自由だ!
リディアは心の中でほっと息をついた。
神殿を飛び出し、この新しい世界に足を踏み入れた理由はわからない。
ただ、逃げた先がまさかこんなにも違う世界だとは思いもしなかった。しかし、ひとつだけ確信できることがあった。
それは、追っ手がこの街にまで追い付くことはないだろうということだ。
神殿の者たちがこの場所に辿り着くことはない。
リディアは少し安心し、心の中でその自由をしっかりと味わっていた。
逃げた先に待っているものが何であれ、今はもう束縛されることなく、自分のペースで生きられるのだ。
「よし!」
リディアは無意識に拳を握りしめ、軽やかに足を踏み出すと、街の中を歩きながら宿を探し始めた。
今日一日のうちに宿を確保することが最優先だった。
そして、夜になれば、この街の中で初めての自由な時間が待っている。
どこかワクワクしながら、通りを歩いていた。
少し歩くと、小さな宿が見えてきた。
看板には「ようこそ、旅人よ」と書かれた文字がゆるやかに揺れ、リディアを迎え入れてくれるように感じられる。
彼女はそのまま中に入った。
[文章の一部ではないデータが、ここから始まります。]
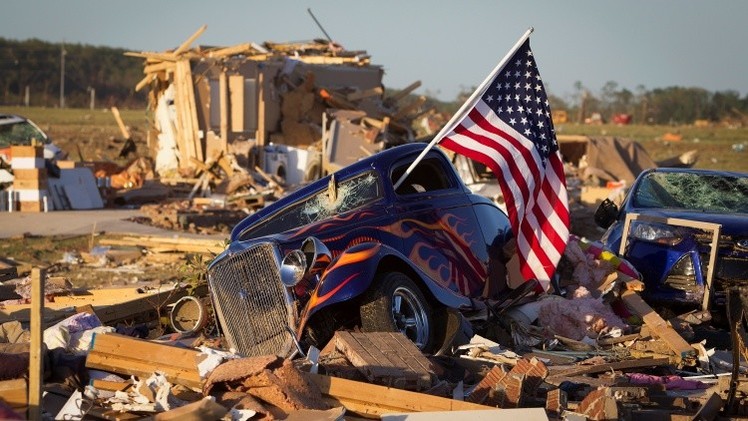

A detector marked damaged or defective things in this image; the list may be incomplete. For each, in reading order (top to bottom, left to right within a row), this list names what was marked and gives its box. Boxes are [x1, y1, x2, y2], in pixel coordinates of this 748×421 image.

broken windshield [240, 169, 382, 238]
broken windshield [632, 170, 748, 213]
damaged blue car [596, 167, 748, 312]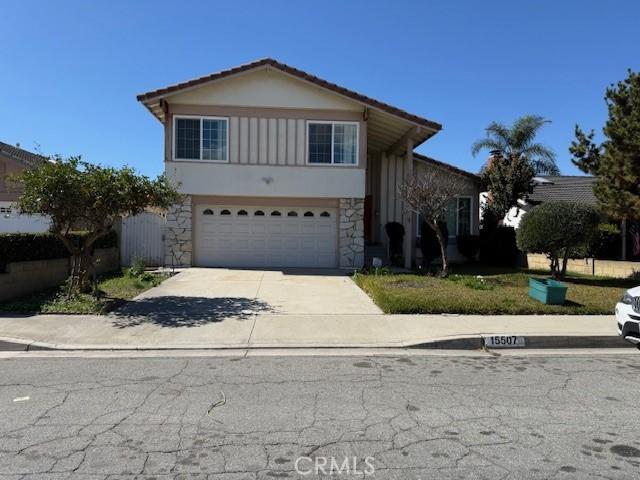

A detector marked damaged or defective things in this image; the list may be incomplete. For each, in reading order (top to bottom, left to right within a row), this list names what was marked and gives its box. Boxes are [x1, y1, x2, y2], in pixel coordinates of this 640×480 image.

cracked asphalt road [1, 354, 640, 478]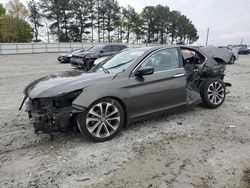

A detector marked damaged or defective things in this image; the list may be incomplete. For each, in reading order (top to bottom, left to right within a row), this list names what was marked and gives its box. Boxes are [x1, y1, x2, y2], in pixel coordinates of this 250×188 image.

crushed front end [24, 90, 84, 136]
bent hood [23, 70, 114, 99]
damaged gray sedan [20, 46, 231, 142]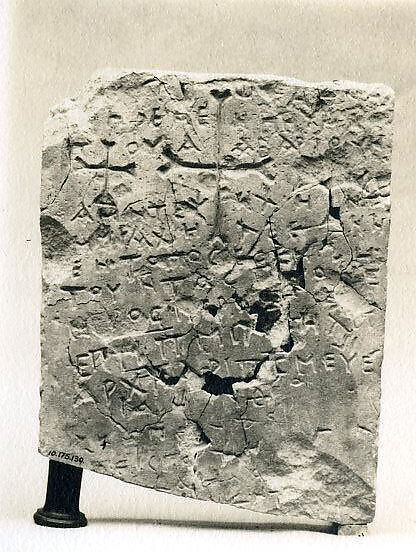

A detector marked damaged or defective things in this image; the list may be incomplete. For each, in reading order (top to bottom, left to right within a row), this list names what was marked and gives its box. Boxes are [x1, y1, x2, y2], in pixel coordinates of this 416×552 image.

broken stele [38, 71, 394, 528]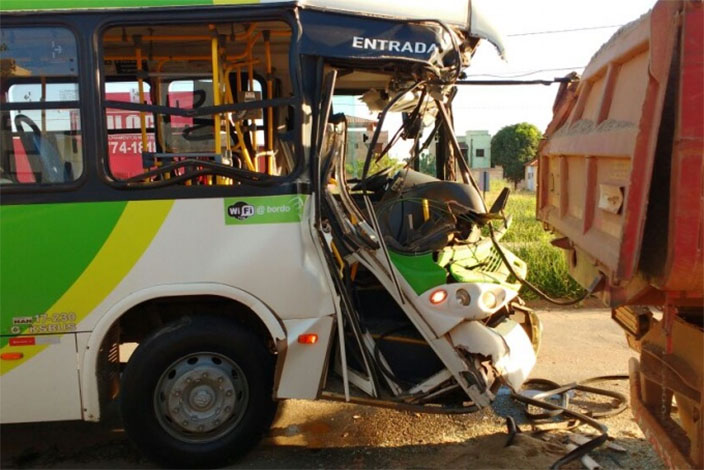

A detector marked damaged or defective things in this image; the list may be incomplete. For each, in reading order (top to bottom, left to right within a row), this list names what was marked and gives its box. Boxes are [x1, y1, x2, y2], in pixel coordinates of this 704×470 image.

wrecked bus [0, 0, 540, 466]
rusty truck bed panel [536, 0, 700, 306]
wrecked bus [536, 1, 700, 468]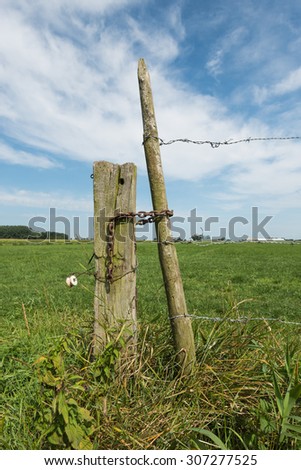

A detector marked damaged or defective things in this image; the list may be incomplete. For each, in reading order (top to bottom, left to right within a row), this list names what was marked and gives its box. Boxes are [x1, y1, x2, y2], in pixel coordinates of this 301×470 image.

rusty chain link [105, 207, 172, 280]
rusty iron chain [105, 210, 172, 282]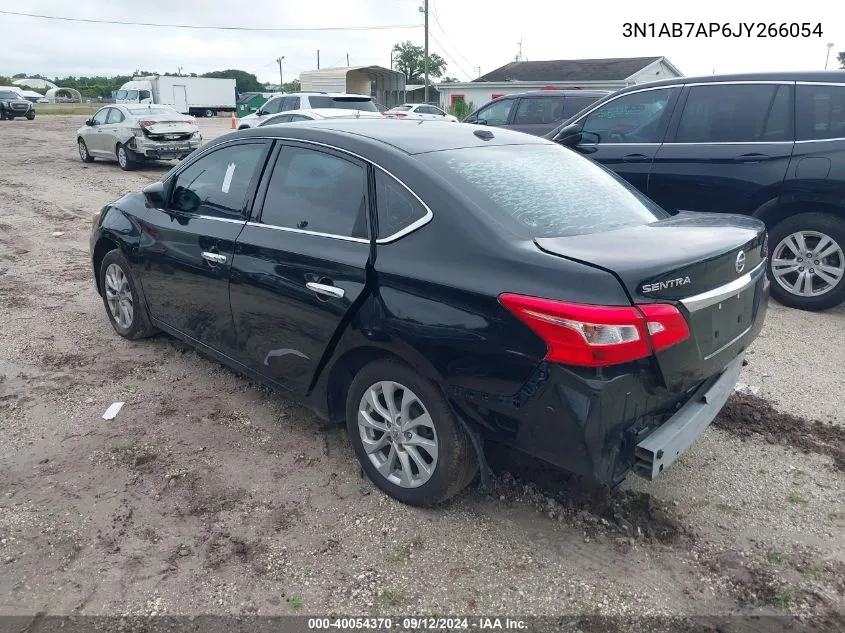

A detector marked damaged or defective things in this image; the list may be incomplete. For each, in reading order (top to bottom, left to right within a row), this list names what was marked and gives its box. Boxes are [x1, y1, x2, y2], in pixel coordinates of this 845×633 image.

damaged vehicle [76, 105, 201, 172]
damaged vehicle [89, 117, 768, 504]
rear bumper damage [628, 350, 740, 478]
exposed bumper bracket [632, 356, 744, 478]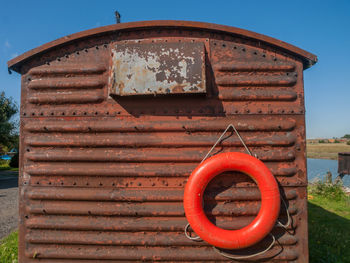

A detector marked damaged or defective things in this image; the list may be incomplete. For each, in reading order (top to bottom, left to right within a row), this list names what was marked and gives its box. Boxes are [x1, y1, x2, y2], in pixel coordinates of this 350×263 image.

rusted metal panel [110, 40, 206, 95]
宿の中は温かい光が灯り、居心地の良さそうな空気が流れていた。
「おっと、いらっしゃいませ!」
宿の主人がにこやかに迎えてくれる。
「泊まるつもりかい?それとも何か用か?」
「泊まります!」
リディアは即答し、元気よく答えた。
宿の主人は少し驚いた表情を浮かべたものの、すぐに笑顔に戻り、「部屋は一つしかないけど、いいかい?」と言いながら、鍵を渡してくれた。
リディアはうれしそうに頷き、手にした鍵をしっかり握りしめて宿の部屋に向かった。
部屋は小さかったが、快適そうでリディアには十分だった。
窓からは街の灯りがぼんやりと見え、外のざわめきがほんの少しだけ聞こえる。
彼女は窓辺に腰をかけて、手にした風船を見つめながら、ゆっくりと深呼吸をした。
「なんだか、夢みたいだな…」
自分が知っていた灰色の世界では考えられなかったことが、今ここではすべてが現実になっている。
自由に買い物をし、宿に泊まって、街の中を歩く。
そのすべてが、リディアにとっては新しい冒険の始まりだった。
彼女は窓の外を見つめながら、次に何をしようかと考えた。
今はまだ分からないことが多いけれど、ひとつだけはっきりしていたことがあった。
それは、この世界で自分の新しい道を歩むことを決めたということ。
リディアは風船を軽く揺らし、満面の笑みを浮かべた。今からが、本当の冒険の始まりだ。